■ **Excerpted text**
================================

By John Zeleznikow - posted Friday, 10 July 2009


Mediation or negotiation in family disputes, while attractive in principle, can often be ineffectual, and at worst, counterproductive. In the 1989 film, The War of the Roses, Barbara and Oliver Rose were in such extreme conflict over their dream house, they eventually killed each other. Only judicial intervention could have stopped the carnage.

The importance of dealing with divorce in the best possible way when one-third of Australian marriages fail is clearly crucial to the well-being of the community. Over the past 25 years, family disputes in Australia have been increasingly resolved through mediation and negotiation, rather than litigation. Since the mid-1990s, "Alternative Dispute Resolution" (ADR) has become the most common way to resolve family feuds.


In July 2007, the Family Law Amendment (Shared Parental Responsibility) Act, took that one step further, heralding a major change in the way family mediation operates in this country. Today, nearly all divorcing couples with children are not just encouraged - but required - to take part in at least one session with a family mediator before an application for a parenting order can proceed in court.

This transition to compulsory ADR has been very fast when compared to the gradual changes normally characterising common law. Certainly a major factor for its rapid introduction has been the huge increase in the breakdown of family relationships, resulting in excessive workloads for courts.

But the major focus on the perceived benefits of ADR - its lower cost, speedier decisions and added control it offers disputants over disagreements and solutions - has come at the expense of recognising its problems. The rationale that parties who are initially unwilling to mediate will eventually settle is not only unsound, but does not deal with other goals in the civil justice system, such as truth, correctness, openness, transparency and accountability. The benefits of ADR are only valid so long as the procedure is truly voluntary.

================================

■ **Material**

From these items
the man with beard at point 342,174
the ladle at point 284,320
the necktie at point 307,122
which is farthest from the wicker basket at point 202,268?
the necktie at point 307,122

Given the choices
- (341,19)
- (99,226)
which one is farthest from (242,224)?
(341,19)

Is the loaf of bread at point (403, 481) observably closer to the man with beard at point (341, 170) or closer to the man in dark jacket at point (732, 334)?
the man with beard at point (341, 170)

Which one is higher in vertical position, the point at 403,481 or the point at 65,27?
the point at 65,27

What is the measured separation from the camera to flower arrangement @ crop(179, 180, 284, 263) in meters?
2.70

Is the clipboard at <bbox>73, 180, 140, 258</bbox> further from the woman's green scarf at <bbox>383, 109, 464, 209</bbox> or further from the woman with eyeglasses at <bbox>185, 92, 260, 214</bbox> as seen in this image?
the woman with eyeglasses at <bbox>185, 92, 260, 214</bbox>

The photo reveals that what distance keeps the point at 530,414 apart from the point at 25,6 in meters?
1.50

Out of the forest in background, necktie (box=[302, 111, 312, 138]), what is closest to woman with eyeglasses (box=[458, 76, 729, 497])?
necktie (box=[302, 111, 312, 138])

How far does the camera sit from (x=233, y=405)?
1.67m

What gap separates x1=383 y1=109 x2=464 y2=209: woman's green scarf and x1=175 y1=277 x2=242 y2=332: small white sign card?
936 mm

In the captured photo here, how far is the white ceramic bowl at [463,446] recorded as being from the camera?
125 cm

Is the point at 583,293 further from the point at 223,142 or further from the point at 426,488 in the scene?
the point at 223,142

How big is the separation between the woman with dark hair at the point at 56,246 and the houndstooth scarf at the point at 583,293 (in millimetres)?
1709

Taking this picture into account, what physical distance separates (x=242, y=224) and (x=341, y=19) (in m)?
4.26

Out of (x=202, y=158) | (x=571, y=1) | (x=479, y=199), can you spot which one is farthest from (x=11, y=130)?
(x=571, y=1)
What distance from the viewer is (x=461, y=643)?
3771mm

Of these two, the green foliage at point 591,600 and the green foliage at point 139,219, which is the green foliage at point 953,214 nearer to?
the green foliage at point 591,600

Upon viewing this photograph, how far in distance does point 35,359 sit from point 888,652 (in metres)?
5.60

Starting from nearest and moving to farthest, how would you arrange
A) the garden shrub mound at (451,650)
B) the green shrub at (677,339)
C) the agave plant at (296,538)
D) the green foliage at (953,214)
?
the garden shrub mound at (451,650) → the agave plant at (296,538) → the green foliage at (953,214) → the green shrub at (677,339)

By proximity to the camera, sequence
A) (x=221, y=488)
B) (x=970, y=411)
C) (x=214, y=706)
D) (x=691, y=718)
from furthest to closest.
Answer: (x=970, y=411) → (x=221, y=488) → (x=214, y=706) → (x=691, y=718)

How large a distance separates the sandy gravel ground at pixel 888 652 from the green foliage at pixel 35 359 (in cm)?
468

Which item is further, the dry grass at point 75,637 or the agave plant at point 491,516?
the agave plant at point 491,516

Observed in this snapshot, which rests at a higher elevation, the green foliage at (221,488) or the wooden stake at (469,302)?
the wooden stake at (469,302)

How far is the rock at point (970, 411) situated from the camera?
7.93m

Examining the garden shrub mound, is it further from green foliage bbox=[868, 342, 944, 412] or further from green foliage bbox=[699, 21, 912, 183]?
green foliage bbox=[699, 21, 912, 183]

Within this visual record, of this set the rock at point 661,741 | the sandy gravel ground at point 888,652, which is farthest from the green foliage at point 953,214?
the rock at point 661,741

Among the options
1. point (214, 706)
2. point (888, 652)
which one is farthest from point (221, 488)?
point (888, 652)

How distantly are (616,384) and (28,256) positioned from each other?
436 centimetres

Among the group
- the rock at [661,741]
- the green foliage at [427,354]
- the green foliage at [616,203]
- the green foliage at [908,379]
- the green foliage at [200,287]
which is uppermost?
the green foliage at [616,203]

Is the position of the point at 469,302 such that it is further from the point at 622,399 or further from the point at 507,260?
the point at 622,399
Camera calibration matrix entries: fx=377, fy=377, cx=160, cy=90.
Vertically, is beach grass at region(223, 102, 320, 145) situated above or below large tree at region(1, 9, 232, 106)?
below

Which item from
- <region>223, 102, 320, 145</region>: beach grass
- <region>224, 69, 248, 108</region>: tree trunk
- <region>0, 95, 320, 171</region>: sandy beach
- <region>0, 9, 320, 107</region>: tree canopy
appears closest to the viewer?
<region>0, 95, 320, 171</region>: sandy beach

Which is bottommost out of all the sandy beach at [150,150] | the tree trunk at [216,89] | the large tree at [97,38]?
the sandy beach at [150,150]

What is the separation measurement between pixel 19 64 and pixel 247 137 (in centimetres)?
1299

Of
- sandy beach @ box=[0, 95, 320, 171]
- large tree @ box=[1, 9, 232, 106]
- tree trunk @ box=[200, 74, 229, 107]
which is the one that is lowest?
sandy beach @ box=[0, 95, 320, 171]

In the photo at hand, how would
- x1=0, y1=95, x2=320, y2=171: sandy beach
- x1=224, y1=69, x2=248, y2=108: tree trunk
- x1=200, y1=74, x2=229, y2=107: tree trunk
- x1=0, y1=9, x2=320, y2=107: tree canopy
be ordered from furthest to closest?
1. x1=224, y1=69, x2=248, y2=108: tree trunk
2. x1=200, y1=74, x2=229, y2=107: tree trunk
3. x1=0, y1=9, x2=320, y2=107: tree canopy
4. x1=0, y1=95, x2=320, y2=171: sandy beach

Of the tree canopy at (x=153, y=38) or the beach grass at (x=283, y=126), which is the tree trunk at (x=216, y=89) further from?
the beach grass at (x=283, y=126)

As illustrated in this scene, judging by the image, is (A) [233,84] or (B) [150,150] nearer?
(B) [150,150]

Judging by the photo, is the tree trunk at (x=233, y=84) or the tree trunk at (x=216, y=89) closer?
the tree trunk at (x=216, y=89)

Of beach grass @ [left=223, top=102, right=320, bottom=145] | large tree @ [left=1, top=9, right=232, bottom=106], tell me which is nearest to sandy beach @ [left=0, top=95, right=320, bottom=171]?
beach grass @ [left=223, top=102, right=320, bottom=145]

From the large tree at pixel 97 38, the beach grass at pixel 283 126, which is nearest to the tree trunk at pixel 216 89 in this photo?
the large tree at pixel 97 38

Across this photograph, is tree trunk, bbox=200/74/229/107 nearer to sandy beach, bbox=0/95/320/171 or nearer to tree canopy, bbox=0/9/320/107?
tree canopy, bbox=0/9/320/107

================================

■ **Exercise requirements**
Carry on the article about compulsory family mediation in Australia, starting after its final sentence.

■ **Answer to the problem**
In reality, parents often feel coerced into accepting shared parenting plans out of need, fear, ignorance, guilt or low expectations. Compelling parties to mediate fundamentally undermines both the fairness and effectiveness of the process to the point where it can be no longer legitimate. A good faith requirement exists in the 2007 amendment which includes the need for participants to make a ‘genuine effort' at resolving the dispute. Unless disputants are certified as making this ‘genuine effort,' they cannot proceed to a judicial decision.

But how do we measure the notion of ‘good faith' and ‘genuine effort'? And who has the responsibility for making such judgements? This is the most contentious aspect of the changes to Australian divorce laws. Some couples make very little effort to reach agreement, but are still issued with a certificate that allows them to proceed to court. They still want their ‘day in court' and only pay lip service to the need for ‘good faith' negotiations.

Family dispute mediators, for their part, aim to resolve a dispute, rather than assign blame. Some do not have the rigorous training and experience formerly held by court mediators. If they are to become family dispute resolution practitioners, weighing evidence and assigning blame, then they run the risk of duplicating the court system. Paradoxically, this leads to not only increased costs, but also to anger and resentment from the disputants, who have everything at stake.


True, there is provision to exempt certain cases from the compulsory nature of ADR, such as when domestic violence is alleged. But an informal exemption is not always sufficient to ensure that this never happens, especially as family violence is often kept secret. A survey conducted last year by the Australian Family of Studies found that a year after the amendment was introduced, many women with apprehended violence orders were forced into mediation with their partners, where further threats of abuse occurred.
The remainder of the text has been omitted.